Professori sgradevoli, donne infedeli, trasformisti politici, ipocriti e chi ne ha più ne metta in questo ritratto italiano non dissimile da alcuni reali spaccati odierni.
Bellocchio la butta un pò più sulla farsa (più che un dramma lo definirei un film grottesco) rispetto a prima e del resto era dura bissare l'eccellenza dell'esordio; il film è comunque quasi buono e si lascia vedere in modo piacevole. Ottimo bianco-nero, bei dialoghi (che anticipano temi cari a Moretti) e score di Morricone non memorabile.

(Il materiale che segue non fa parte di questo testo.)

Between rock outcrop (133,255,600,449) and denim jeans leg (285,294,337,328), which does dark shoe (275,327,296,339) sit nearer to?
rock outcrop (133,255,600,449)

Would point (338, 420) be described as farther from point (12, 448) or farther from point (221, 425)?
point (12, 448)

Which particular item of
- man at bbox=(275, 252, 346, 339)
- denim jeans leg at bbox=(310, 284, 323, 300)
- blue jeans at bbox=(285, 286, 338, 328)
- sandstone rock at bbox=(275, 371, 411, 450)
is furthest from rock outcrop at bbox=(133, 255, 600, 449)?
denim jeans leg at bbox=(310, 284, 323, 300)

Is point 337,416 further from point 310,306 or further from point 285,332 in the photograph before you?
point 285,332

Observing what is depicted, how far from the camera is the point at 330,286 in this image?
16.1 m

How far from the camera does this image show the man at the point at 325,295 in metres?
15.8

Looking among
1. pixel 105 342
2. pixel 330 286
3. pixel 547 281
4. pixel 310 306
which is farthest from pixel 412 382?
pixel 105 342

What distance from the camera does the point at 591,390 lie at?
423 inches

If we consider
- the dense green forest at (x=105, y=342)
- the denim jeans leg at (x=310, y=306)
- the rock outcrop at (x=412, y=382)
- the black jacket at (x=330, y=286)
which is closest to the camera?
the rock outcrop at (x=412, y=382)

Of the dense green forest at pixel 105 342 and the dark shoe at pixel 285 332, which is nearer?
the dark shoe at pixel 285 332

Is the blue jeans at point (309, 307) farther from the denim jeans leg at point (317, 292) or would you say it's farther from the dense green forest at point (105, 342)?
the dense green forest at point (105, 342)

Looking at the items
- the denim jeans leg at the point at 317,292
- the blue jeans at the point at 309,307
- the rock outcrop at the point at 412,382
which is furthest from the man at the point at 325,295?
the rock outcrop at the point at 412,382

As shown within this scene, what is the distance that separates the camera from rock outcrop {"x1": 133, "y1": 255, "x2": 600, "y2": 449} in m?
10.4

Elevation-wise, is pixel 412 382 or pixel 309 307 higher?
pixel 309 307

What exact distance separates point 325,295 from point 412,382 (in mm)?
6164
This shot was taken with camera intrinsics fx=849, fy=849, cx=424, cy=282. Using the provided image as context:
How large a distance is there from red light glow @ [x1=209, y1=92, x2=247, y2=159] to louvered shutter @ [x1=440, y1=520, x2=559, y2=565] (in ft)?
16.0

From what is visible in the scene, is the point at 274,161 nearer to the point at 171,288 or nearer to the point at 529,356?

C'è anche un giovanissimo Haber, che si vede poco.
Sebbene il titolo possa evocare un film di tipo politico, La Cina è vicina è tutt'altro o perlomeno, sulla mancanza di qualsiasi tipo di ideologia politica dei suoi protagonisti, troppo curati dal proprio tornaconto personale, fra continui trasformismi (Vittorio) e arrivismo sociale (Giovanna e Paolo). Bellocchio riprende i temi de I pugni in tasca ma con uno stile più satirico, non risparmiando la cattiveria verso un mondo provinciale cui dimostra tutta la sua acredine. Leggermente sacrificato il personaggio di Camillo (il terzo fratello), non sviluppato come dovrebbe.